Когда в газетах мелькнуло имя Константина Черемухова, как одного из пособников троцкистов и иностранных шпионов, Евгений вспомнил, как, встретившись с Константином в 1934 году, он был удивлен его озабоченным, невеселым лицом. И Константин тогда еще завел разговор о завещании Ленина, но Евгений был настроен настолько апологетически в отношении Сталина, что Константин прекратил дальнейший разговор на эту тему...
...В скором времени после операции, когда было установлено, что она прошла благополучно, хотя у Евгения была удалена значительная часть желудка, его перевезли домой. Постепенно он стал вставать, подходить к окнам, выходившим во двор и в переулки близ Зубовского бульвара. Здесь рядом с древними колокольнями построены были бурильные вышки метро. Действующие линии подземной дороги уже стали любимым транспортом москвичей, но бурили новые, облака белесой пыли поднимались из шахт, глухой гул и грохот доносился оттуда, и эти звуки труда действовали успокоительно. Евгений, пошатываясь, ходил по квартире, жена была на работе, дети в школе... Он рассматривал всегда поражавшие его своей аккуратностью конспекты жены, детские учебники и игрушки. Дети тоже были аккуратны, — видно, мать приучила их к этому, — куклы сидели на верхних полках, где им меблированы были комнаты, механические игрушки сына, грузовики, поезда располагались на нижних полках. Евгений даже заводил механические игрушки. Но ему было бы неприятно, если бы его застали за этим занятием, и он ко времени возвращения детей шел к себе в комнату и ложился, брался за какую-либо книжку, по большей части перечитывал классиков в старом издании приложений к «Ниве», — еще в первые годы жизни в Москве он закупал эти издания впрок, потому что читать было некогда. Сейчас пришло их время... Евгения кормили помалу и какой-то чепуховой едой: то стакан молока, то блюдечко манной каши, то вываренные комочки «жеваного», как он говорил, мяса, но он за время болезни как-то отвык есть.

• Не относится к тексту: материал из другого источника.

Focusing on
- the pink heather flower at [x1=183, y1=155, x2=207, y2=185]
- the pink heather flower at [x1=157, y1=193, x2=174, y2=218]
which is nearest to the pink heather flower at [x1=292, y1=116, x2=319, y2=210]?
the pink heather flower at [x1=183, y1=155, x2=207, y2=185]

Всеволод, который во время его пребывания в больнице раз в неделю, обычно под выходной день, появлялся в халате, из-под которого торчали длинные ноги, и ни о чем с ним не говорил, теперь появлялся чаще. Он изменился, стал озабоченней, сдержанней. На работе у него все было как будто бы хорошо, но сообщал он об этом как-то конфузливо. Евгений догадывался, что с ним происходит, и не удивился, когда Всеволод однажды, придя в неурочное время, с утра, вдруг разговорился.
— Мне нужно с тобой посоветоваться, Евгений Александрович, — сказал он. — Я понимаю, что ты болен, но о том, о чем я хочу поговорить с тобой, я ни с кем говорить не могу. Ведь я тебе обязан всем, ты воспитал меня, ты рекомендовал меня в партию.
— Давай, — сказал Евгений. —Только я закрою глаза, мне свет глаза режет. — Но он закрыл их потому, что ему стыдно было глядеть в глаза Всеволода, неестественно большие, с несвойственным ему жалобным выражением...
Нельзя сказать, чтобы то, о чем рассказывал Всеволод, совсем было ново для Евгения Александровича. С момента, как только нарком произнес эти слова: «белые перчатки придется снять!», он отчетливо представлял себе, о чем пойдет речь. Но Всеволода, что называется, прорвало: стоны и жалобы доносились до Евгения с Лубянки сквозь рассказ Всеволода.